## Activity
Scan the following data for lines with "varumärkeslagen" and state how many there are, as a number only.

---------- Listed entries

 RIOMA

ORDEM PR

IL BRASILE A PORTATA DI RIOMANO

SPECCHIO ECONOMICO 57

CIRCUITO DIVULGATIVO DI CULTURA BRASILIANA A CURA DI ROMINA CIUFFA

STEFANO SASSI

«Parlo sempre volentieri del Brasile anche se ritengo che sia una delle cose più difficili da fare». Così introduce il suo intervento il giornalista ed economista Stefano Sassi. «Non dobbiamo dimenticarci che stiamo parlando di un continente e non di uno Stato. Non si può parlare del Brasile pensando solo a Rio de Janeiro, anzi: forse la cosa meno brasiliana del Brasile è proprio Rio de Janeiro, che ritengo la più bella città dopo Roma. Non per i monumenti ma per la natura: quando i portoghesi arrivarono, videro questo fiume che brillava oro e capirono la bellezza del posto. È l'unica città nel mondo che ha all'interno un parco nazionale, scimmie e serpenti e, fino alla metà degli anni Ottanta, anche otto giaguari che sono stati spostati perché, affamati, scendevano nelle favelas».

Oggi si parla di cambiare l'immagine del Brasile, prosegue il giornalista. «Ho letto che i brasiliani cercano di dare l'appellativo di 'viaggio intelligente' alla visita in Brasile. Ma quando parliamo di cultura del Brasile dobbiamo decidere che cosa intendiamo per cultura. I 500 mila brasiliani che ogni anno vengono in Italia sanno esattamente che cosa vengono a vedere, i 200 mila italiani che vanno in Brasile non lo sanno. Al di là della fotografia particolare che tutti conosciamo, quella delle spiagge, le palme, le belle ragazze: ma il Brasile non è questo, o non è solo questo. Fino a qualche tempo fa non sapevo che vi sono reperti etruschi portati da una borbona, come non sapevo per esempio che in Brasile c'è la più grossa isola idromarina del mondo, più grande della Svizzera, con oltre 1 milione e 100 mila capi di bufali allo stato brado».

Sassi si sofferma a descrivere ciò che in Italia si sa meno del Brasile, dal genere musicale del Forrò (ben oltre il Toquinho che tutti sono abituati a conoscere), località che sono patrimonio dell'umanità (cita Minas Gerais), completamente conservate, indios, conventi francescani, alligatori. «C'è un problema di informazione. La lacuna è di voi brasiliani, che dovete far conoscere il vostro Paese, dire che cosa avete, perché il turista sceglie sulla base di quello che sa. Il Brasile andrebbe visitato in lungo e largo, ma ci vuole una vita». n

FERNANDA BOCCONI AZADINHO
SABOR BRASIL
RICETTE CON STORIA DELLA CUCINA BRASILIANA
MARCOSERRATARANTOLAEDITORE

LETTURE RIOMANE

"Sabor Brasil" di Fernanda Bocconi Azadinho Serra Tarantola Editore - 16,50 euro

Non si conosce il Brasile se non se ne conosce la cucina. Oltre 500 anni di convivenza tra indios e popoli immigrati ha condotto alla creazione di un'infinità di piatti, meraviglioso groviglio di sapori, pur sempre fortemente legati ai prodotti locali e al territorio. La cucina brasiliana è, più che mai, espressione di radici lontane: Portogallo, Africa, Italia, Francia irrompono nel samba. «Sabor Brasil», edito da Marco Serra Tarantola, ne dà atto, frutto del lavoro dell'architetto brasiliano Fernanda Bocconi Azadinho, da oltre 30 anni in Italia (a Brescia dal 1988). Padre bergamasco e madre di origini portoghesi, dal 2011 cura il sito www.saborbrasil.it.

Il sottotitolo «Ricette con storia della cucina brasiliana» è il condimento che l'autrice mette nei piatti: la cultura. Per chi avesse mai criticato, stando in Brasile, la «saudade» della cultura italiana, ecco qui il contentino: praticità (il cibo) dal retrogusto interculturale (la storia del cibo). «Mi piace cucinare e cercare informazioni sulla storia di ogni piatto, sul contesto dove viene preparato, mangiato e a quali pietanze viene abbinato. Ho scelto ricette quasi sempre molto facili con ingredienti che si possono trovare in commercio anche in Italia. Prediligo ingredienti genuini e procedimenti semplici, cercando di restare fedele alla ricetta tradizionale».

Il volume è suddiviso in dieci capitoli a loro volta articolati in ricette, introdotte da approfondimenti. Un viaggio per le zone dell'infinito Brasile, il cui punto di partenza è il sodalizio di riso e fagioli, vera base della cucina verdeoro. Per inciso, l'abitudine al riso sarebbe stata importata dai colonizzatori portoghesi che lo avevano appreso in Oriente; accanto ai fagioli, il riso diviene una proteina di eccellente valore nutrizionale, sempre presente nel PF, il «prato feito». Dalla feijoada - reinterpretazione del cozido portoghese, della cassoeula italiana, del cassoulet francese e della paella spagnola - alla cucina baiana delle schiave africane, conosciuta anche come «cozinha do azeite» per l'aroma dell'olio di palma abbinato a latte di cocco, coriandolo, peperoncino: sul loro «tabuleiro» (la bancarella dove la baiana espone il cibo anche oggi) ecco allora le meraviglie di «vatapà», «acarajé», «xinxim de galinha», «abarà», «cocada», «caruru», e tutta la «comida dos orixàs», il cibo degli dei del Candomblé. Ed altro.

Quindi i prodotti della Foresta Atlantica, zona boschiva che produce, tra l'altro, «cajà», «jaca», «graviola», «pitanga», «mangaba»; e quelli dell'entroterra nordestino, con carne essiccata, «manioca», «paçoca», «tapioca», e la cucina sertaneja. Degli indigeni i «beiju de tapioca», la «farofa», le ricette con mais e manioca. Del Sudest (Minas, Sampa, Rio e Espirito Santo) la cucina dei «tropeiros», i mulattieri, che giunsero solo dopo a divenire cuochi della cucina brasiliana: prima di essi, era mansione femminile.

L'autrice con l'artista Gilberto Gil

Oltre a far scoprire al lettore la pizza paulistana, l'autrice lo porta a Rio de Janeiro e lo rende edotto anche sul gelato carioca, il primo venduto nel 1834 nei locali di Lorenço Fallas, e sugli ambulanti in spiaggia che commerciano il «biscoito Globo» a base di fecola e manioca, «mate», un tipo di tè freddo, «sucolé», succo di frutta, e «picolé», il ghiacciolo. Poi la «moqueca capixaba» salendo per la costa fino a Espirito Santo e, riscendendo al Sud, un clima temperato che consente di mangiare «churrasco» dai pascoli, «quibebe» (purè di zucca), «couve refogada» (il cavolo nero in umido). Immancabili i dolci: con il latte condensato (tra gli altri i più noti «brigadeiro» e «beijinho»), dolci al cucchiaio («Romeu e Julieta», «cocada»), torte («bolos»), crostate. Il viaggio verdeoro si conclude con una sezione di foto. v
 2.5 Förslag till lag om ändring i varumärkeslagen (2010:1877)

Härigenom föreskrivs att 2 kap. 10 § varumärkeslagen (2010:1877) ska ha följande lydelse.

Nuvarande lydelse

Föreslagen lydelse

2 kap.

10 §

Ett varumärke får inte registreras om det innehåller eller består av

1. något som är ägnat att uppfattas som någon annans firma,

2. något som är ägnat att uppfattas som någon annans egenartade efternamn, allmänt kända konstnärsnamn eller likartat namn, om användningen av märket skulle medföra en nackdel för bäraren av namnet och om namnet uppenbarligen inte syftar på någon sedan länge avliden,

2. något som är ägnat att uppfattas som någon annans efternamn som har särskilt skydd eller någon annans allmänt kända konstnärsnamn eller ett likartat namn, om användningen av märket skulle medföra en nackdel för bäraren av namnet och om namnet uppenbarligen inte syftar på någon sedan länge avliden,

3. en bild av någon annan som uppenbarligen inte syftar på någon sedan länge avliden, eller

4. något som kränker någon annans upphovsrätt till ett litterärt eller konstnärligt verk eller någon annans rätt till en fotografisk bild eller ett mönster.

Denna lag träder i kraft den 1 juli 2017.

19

--------------------

## Reply
2